Énoncé de la tâche:
D'après le texte sur Michael Ignatieff, avec quel pourcentage des voix les libéraux ont-ils remporté leur dernière victoire électorale ?

Texte fourni:
::::::::

Les libéraux avaient raison de craindre pour l'image de leur chef. Curieusement, toutefois, les dommages n'ont pas été infligés par les conservateurs, mais bien par Michael Ignatieff lui-même, qui a disparu de l'écran radar politique depuis de longues semaines. Du coup, une impression (et en politique, l'impression devient souvent la réalité) de nonchalance et de laxisme s'est imprégnée chez tous les commentateurs et chez plusieurs libéraux.

Cette impression est-elle en train de se répandre dans la population canadienne? Les sondages des derniers jours laissent en tout cas croire que M. Ignatieff a perdu des plumes cet été, tant dans les intentions de vote que dans sa cote de crédibilité face à Stephen Harper.

Après avoir écrit, la semaine dernière, que M. Ignatieff avait manqué une belle occasion de se faire voir au cours des dernières semaines, j'ai reçu de nombreux courriels de militants libéraux inquiets devant le manque de substance de leur parti. L'image de la coquille vide revient souvent.

Vrai, les électeurs sont plus distraits l'été. Vrai, les gouvernements montent souvent dans les sondages durant la période estivale (du fait, notamment, qu'ils ne font généralement rien!). Vrai, aussi, il est toujours difficile pour le chef de l'opposition d'attirer l'attention.

Cela dit, aucun sondage ne place en ce moment les libéraux dans une position de victoire garantie. Même pas minoritaires. Les plus généreux de ces sondages n'accordent même pas 35% aux libéraux. Or, la dernière fois que les libéraux ont gagné les élections (le gouvernement minoritaire de Paul Martin, en 2004), c'était avec plus de 36%.

La confiance de certains organisateurs libéraux, surtout ceux qui rêvent de rafler 30 sièges au Québec (16 de plus qu'en ce moment) repose bien plus sur un excès d'optimisme que sur des probabilités statistiques raisonnables.

::::::::

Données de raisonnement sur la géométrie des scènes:
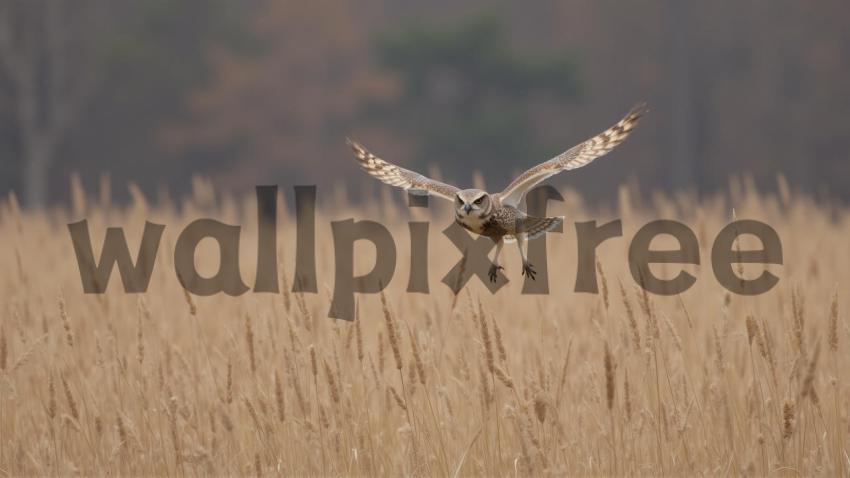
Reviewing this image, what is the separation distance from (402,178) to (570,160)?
581 millimetres

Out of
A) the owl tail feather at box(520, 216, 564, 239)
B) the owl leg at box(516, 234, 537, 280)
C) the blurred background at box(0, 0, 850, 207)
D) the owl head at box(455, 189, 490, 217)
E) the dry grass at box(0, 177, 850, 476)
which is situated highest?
the blurred background at box(0, 0, 850, 207)

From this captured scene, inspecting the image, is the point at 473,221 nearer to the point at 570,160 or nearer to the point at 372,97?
the point at 570,160

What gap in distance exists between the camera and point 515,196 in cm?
331

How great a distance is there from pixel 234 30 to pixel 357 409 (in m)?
18.7

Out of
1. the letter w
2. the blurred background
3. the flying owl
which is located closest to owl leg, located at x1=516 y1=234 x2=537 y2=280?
the flying owl

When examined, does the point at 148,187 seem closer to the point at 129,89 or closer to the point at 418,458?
the point at 129,89

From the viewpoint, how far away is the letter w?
12.1ft

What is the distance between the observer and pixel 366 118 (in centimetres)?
2258

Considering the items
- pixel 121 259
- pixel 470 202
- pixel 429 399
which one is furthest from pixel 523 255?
pixel 121 259

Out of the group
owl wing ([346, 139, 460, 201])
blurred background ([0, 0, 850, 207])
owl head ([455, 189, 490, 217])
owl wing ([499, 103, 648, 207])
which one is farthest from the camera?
blurred background ([0, 0, 850, 207])

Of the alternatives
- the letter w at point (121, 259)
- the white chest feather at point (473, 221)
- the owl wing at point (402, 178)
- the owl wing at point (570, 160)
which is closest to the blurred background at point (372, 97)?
the letter w at point (121, 259)

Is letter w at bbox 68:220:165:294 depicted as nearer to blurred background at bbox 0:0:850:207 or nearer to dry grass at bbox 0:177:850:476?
dry grass at bbox 0:177:850:476

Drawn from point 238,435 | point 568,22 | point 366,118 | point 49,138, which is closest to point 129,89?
point 49,138

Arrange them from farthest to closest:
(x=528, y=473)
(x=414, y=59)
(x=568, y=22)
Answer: (x=568, y=22) < (x=414, y=59) < (x=528, y=473)
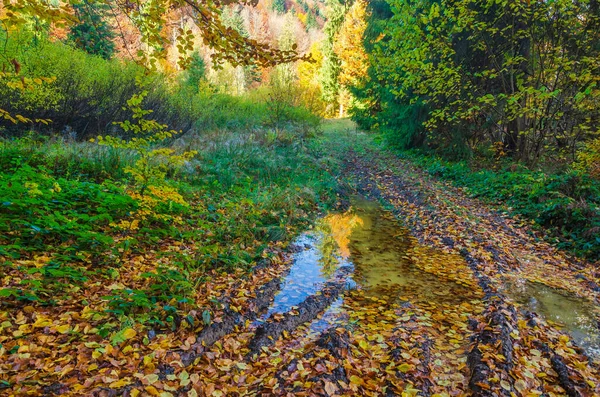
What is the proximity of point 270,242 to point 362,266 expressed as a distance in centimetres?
160

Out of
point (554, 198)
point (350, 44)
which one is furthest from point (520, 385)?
point (350, 44)

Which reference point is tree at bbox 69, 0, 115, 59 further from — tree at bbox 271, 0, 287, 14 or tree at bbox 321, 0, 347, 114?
tree at bbox 271, 0, 287, 14

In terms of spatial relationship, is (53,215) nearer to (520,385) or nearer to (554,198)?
(520,385)

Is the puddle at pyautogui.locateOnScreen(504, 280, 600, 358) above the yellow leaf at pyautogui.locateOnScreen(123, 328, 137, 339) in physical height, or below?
below

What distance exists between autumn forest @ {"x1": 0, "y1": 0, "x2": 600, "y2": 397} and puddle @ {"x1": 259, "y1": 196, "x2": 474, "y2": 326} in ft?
0.13

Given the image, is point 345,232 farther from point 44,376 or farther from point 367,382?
point 44,376

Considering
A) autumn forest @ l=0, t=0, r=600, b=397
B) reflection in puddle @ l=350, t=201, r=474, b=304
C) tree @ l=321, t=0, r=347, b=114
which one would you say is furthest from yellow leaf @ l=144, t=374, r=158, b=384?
tree @ l=321, t=0, r=347, b=114

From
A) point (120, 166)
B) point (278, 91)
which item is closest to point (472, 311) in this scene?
point (120, 166)

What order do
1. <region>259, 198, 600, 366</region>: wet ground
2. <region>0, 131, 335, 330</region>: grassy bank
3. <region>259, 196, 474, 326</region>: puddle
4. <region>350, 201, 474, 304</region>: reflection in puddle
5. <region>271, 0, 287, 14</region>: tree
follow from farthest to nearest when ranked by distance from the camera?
<region>271, 0, 287, 14</region>: tree < <region>350, 201, 474, 304</region>: reflection in puddle < <region>259, 196, 474, 326</region>: puddle < <region>259, 198, 600, 366</region>: wet ground < <region>0, 131, 335, 330</region>: grassy bank

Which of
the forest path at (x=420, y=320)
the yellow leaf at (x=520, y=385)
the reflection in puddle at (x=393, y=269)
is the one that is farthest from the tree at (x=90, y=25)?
the reflection in puddle at (x=393, y=269)

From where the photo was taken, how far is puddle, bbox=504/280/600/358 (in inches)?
144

::::::::

Réponse:
Avec plus de 36 %, lors de l'élection du gouvernement minoritaire de Paul Martin en 2004.